From last dose of the old medication to therapeutic dose of the new one, plan for 6 to 12 weeks. Faster if you’re going to an equivalent dose; slower if you’re starting low and titrating.

Will I Gain Weight During the Switch?

Most patients see a small bump (1 to 3 lb) during the washout and titration phase. Larger gains suggest the new dose isn’t yet therapeutic. Weight loss usually resumes by week 4 to 6 of the new medication.

Can I Switch Back If the New Medication Doesn’t Work for Me?

Yes. Reverse the protocol, washout, restart the original. There’s no penalty to multiple switches beyond the time spent in transition.

Is It Safe to Overlap Medications During a Transition?

Generally no. Concurrent GLP-1 dosing increases risk of severe nausea, hypoglycemia, and other side effects. A clean washout is the standard approach.

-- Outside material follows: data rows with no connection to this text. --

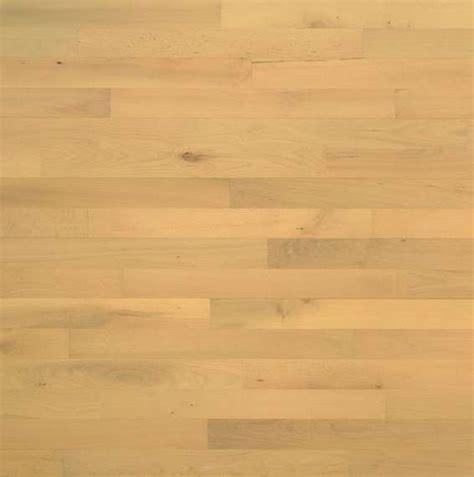 junckers 14mm nordic beech harmony solid beech flooring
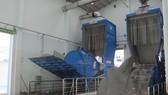 Thiết bị xử lý rác tại trạm ép rác kín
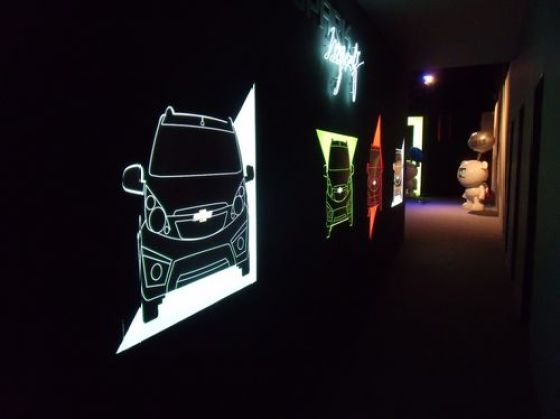 Chevrolet China - SPARK MYSELF Launch Party (Inside the venue) 8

Will My Insurance Cover the Switch?

Depends on the plan. Most insurers cover one preferred GLP-1 medication. Switching often requires a new prior authorization with documentation of why the switch is medically necessary (intolerance, plateau, etc.).

Do I Need a New Prescription?

Yes. Each medication is a separate prescription. Your provider will write the new prescription and discontinue the old one.

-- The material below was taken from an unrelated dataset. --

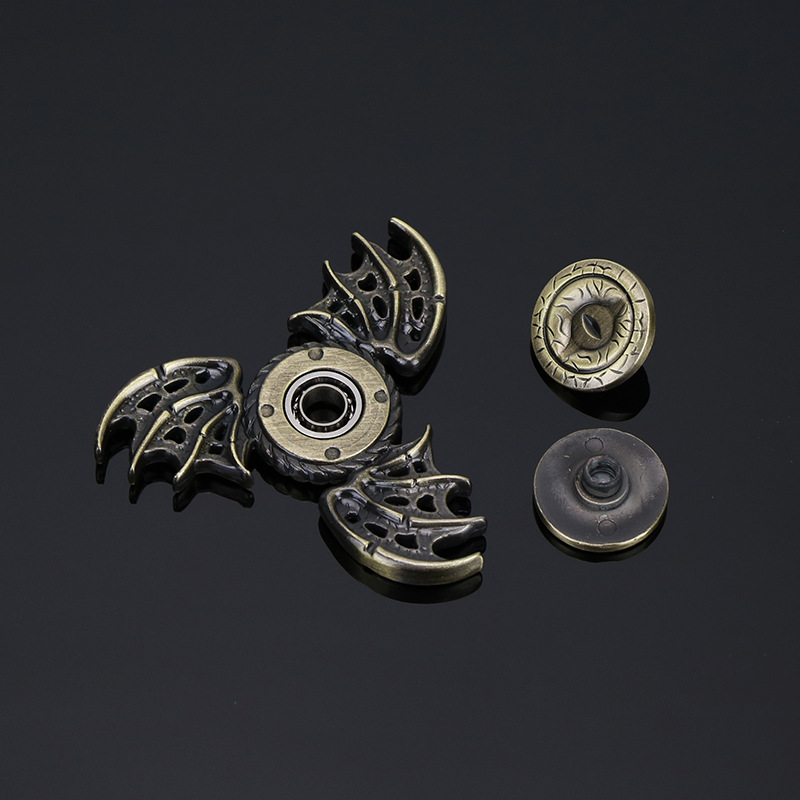 Free Shipping 100pcs/lot Game of Thrones Fidget Spinner Toys Dragon Eyes Hand Spinner Metal Toys Finger Stress Tri Spinner Toy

How Do I Know If the Switch Worked?

Look at three things at week 12: weight trend, side effect profile, and subjective experience (hunger, energy, food noise). If two or three are better than before, the switch worked. If they’re worse, consider switching back.

Can I Switch Dose Levels Without Switching Medications?

Yes, that’s a dose adjustment rather than a switch. Going from semaglutide 1.0 to 2.4 mg, or tirzepatide 5 to 10 mg, doesn’t require washout or special protocol beyond standard titration.

Disclaimer: This content is for informational purposes only and does not constitute medical advice. It is not intended to diagnose, treat, cure, or prevent any disease or condition. Individual results may vary. Always consult a qualified healthcare professional before starting any weight loss program or medication.